Exercise description:
Only the lines below starting at the one containing "order: Proboscidea" and ending at the one containing "genus: Mephitis" belong in the answer, each copied exactly.

------

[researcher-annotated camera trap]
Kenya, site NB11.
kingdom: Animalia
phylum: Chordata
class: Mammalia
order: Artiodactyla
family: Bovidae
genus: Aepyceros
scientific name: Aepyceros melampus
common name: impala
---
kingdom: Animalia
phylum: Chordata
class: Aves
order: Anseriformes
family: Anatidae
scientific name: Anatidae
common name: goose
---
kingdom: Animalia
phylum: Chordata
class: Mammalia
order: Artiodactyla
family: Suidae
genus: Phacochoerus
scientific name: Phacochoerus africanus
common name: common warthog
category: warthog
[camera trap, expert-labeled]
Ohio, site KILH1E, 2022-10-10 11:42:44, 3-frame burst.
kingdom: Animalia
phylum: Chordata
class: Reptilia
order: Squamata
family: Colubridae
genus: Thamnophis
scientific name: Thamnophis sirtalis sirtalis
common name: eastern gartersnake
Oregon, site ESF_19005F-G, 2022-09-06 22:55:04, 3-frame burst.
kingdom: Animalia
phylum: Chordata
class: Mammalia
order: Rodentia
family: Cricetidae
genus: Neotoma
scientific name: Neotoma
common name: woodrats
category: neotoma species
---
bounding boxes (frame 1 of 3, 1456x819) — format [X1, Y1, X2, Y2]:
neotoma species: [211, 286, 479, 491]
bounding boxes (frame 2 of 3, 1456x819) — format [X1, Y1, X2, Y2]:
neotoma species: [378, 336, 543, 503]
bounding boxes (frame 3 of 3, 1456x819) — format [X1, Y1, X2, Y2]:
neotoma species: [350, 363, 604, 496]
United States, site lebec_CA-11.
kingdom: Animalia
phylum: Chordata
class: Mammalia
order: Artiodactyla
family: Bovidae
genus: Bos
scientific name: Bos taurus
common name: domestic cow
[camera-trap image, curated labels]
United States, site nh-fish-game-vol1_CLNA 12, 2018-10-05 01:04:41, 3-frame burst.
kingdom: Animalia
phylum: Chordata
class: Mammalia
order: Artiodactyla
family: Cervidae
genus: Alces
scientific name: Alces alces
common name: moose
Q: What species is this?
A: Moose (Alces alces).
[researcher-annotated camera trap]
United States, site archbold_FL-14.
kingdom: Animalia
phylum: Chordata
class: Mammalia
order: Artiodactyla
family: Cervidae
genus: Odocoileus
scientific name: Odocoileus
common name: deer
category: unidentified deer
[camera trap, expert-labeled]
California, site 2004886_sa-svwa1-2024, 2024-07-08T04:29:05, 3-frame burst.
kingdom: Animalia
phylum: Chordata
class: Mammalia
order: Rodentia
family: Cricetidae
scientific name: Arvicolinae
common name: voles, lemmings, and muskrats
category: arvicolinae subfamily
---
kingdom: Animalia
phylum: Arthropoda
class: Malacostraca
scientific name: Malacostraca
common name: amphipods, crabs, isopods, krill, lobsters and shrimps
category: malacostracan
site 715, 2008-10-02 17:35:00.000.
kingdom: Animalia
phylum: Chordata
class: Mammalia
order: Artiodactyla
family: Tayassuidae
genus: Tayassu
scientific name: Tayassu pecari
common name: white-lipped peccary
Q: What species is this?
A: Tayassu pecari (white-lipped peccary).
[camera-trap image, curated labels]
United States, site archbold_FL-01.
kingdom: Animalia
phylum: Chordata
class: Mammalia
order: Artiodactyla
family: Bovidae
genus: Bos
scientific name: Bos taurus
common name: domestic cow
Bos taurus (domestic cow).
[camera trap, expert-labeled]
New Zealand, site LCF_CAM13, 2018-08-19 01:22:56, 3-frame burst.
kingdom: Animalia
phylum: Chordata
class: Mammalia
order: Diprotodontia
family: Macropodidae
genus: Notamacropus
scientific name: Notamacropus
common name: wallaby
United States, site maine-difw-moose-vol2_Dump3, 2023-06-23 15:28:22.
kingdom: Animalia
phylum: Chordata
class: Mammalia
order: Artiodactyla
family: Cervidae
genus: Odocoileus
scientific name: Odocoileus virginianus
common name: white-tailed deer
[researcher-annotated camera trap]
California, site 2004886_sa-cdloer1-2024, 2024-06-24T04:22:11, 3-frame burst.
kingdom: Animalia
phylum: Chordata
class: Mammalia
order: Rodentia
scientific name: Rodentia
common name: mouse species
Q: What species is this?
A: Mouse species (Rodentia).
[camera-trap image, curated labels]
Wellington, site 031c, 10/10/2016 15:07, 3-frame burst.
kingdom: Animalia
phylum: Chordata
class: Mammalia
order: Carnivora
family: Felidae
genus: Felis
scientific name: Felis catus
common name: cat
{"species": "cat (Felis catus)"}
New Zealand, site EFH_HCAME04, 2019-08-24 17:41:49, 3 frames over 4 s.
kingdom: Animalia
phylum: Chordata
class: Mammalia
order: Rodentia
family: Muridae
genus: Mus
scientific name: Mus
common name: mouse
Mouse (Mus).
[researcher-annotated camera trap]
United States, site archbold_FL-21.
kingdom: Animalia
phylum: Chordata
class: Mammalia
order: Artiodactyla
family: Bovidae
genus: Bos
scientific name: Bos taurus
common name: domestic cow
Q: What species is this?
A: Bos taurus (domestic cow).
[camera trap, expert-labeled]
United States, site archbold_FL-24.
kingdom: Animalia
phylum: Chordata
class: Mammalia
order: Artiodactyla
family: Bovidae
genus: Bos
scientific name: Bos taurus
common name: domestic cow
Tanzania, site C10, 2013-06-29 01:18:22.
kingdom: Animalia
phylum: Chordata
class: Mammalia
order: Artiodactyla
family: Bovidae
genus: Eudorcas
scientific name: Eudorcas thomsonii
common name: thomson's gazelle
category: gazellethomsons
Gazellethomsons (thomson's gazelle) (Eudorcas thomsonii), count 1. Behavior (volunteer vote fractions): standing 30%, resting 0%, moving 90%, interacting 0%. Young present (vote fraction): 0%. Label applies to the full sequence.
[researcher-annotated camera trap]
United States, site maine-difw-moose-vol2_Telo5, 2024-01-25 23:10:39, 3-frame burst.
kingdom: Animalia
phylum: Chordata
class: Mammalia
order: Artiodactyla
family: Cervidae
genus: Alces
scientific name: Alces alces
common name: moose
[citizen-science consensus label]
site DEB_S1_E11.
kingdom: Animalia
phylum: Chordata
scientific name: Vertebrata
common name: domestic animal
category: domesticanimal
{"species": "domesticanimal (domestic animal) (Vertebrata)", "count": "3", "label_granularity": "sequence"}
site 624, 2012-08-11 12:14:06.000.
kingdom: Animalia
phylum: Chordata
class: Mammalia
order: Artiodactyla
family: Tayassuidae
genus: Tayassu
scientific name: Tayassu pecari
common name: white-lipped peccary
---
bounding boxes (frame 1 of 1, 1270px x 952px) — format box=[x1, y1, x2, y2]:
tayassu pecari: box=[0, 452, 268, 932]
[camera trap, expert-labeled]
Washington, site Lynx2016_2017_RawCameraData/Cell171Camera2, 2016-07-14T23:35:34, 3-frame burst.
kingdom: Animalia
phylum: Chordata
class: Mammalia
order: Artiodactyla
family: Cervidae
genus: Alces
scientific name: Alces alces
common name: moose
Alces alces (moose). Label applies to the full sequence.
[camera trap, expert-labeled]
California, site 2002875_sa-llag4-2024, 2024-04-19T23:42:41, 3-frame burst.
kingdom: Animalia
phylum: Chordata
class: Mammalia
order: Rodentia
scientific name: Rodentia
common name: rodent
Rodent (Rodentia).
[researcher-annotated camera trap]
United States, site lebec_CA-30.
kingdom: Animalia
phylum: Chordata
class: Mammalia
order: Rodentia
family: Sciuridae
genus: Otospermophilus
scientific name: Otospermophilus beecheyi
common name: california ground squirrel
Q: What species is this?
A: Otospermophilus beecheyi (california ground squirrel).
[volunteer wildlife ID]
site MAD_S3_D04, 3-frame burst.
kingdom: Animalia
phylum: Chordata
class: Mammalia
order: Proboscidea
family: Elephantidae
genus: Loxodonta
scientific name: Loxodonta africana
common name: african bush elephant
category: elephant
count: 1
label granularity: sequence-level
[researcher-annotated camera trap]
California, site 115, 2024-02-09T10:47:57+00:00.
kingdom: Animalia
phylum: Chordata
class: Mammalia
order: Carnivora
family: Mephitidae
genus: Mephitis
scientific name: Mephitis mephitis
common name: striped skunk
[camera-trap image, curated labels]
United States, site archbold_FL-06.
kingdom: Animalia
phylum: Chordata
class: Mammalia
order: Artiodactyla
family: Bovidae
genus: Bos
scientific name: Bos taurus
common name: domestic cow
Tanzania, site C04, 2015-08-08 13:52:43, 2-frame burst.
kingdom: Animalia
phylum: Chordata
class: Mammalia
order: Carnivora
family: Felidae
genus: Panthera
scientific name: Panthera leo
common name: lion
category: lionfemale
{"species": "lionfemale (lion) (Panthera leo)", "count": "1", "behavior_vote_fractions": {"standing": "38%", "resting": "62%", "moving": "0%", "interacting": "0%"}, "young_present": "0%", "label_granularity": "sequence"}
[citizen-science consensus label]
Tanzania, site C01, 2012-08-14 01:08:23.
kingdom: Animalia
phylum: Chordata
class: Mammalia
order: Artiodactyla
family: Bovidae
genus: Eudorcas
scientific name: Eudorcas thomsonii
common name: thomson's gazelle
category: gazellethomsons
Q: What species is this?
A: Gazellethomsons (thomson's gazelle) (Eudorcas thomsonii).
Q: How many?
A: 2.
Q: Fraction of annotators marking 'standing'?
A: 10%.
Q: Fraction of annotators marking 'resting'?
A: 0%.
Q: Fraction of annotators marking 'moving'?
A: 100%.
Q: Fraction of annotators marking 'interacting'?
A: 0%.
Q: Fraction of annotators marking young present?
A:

------

Answer section:
order: Proboscidea
family: Elephantidae
genus: Loxodonta
scientific name: Loxodonta africana
common name: african bush elephant
category: elephant
count: 1
label granularity: sequence-level
[researcher-annotated camera trap]
California, site 115, 2024-02-09T10:47:57+00:00.
kingdom: Animalia
phylum: Chordata
class: Mammalia
order: Carnivora
family: Mephitidae
genus: Mephitis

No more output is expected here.